Несколько раз я пытаюсь увидеть Степана, как тогда… когда он был в полицейском участке. Но у меня ничего не выходит. Мне будто все пути к нему обрубило. Осознание этого факта захлестывает меня диким ужасом. Я накрываюсь с головой одеялом и вою в подушку целую ночь. Не желая опустошать Степана… зная, что он без слов отдаст мне всю свою энергию, и просто не в силах поступить с ним так… я все же оказываюсь совершенно не готова к жизни, в которой нет его… Моя душа плачет, не в силах дотянуться до его души.
Утром собираю себя по частям. Долго стою под струями душа, краем глаз цепляю свое отражение в зеркале и замираю. Это я? Эта тощая женщина в нем? Это, и правда, я?
Даже Сашка замечает произошедшие во мне перемены.
— Таня, не суетись, присядь… — говорит он мне, когда, не выспавшаяся и замученная, я прихожу к нему утром.
— Да?
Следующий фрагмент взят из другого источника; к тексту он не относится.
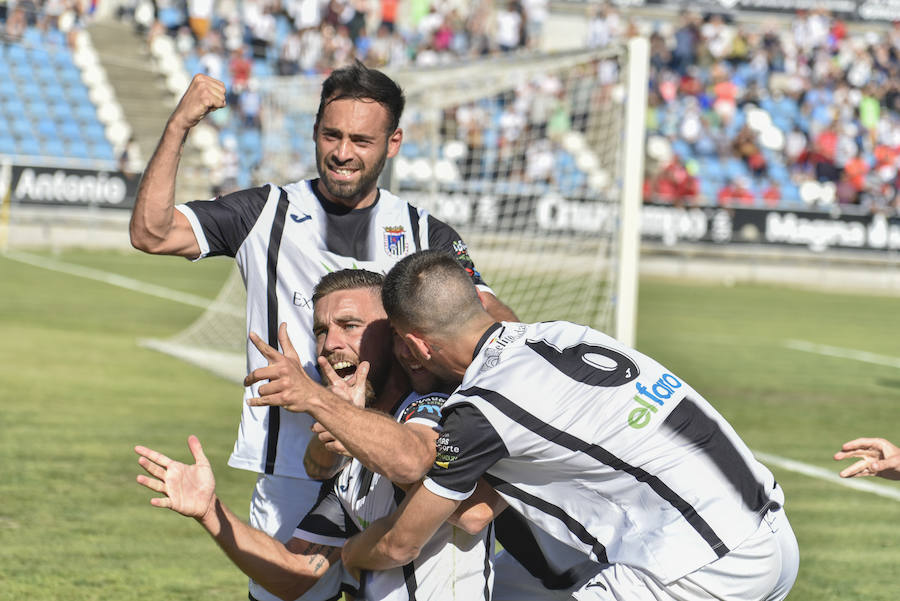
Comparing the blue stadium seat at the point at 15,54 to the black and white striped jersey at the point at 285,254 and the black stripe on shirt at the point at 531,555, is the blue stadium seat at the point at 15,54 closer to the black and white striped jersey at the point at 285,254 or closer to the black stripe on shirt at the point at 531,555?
the black and white striped jersey at the point at 285,254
Что-то случилось? — замираю посреди палаты.
— Ты… ты сама как вообще?
— Я? Нормально.
— Я бы так не сказал, — Сашка качает головой и смотрит на меня так, словно впервые видит, — болею я, но, кажется, что это ты при смерти.
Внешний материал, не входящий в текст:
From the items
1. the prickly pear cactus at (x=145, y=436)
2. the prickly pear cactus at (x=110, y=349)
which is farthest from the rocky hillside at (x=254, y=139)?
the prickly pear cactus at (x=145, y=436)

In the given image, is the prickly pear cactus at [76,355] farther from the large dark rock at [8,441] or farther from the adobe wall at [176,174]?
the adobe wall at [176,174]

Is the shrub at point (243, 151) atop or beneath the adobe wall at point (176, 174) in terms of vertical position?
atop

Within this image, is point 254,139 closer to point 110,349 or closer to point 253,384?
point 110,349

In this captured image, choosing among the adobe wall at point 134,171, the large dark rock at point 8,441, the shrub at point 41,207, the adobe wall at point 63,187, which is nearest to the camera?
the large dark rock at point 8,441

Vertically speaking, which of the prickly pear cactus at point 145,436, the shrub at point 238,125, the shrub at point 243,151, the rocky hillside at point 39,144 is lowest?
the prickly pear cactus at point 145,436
— Не драматизируй! Или ты забыл, что это сугубо моя прерогатива? Так сестры напомнят. Они любят об этом вспоминать.
Не знаю, почему не удержала в себе эти слова. Ведь и не злилась уже, а все равно сказала… К удивлению, это заставило Голубкина надолго замолчать, внимательно меня изучая.
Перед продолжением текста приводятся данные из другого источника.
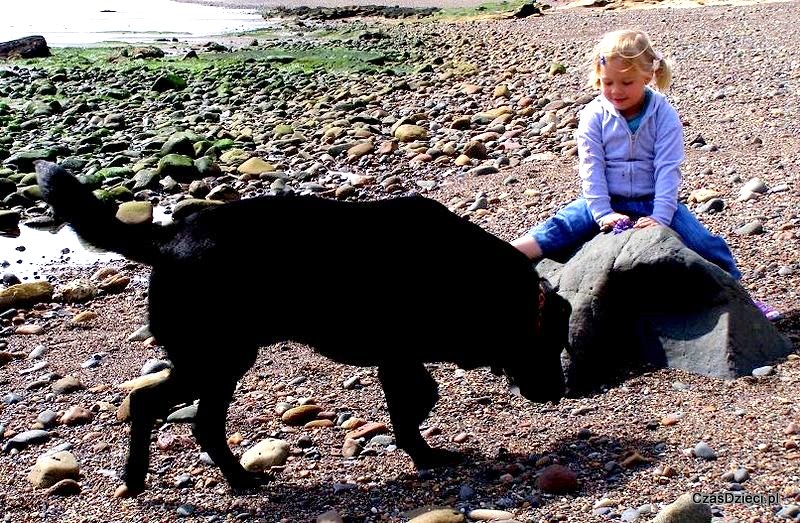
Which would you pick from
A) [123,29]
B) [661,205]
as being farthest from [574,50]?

— Ты несчастлива, — наконец выдал он.
— Это не имеет значения.
— Почему?
— Потому что никогда не имело. Не понимаю, с чего бы ситуации измениться.
— А ведь ты и правда разлюбила.
Вскидываю взгляд. Ну, надо же. Дошло.
— И это тоже не имеет значения. Ты ведь меня не отпустишь. А сама я не уйду.
— Почему? — повторяет Голубкин, сверля меня взглядом своих голубых глаз. Замечаю новые морщины в их уголках. Мы столько лет прожили вместе, что я знаю их все. Сашке нелегко дается происходящее.
— Саша, — выдыхаю обреченно, — ты ведь все понимаешь. Собственно, разве не на это ты и давил?
Сверлим друг друга взглядами. Он молчит. Я молчу. Я не брошу Сашку потому, что он смертельно болен, и это понятно и мне, и ему. Просто не прощу себя, если оставлю его в такой ситуации. Чертова совесть, сидящая занозой внутри, не позволит.
— Ладно… Бессмысленный разговор. Пойду, поговорю с врачами.
От нашего приезда до самой операции проходит всего неделя. Голубкин держится молодцом, признаться, я даже не ожидала. Побледневшего, его завозят в операционную, а я остаюсь за дверями. Чтобы скоротать время, бреду в кафетерий, расположенный этажом ниже. Подхожу к витрине. В нос ударяет пряный запах корицы и выпечки. Сглатываю. Мир начинает вращаться, и, наверное, запоздало я понимаю, что зря не позавтракала.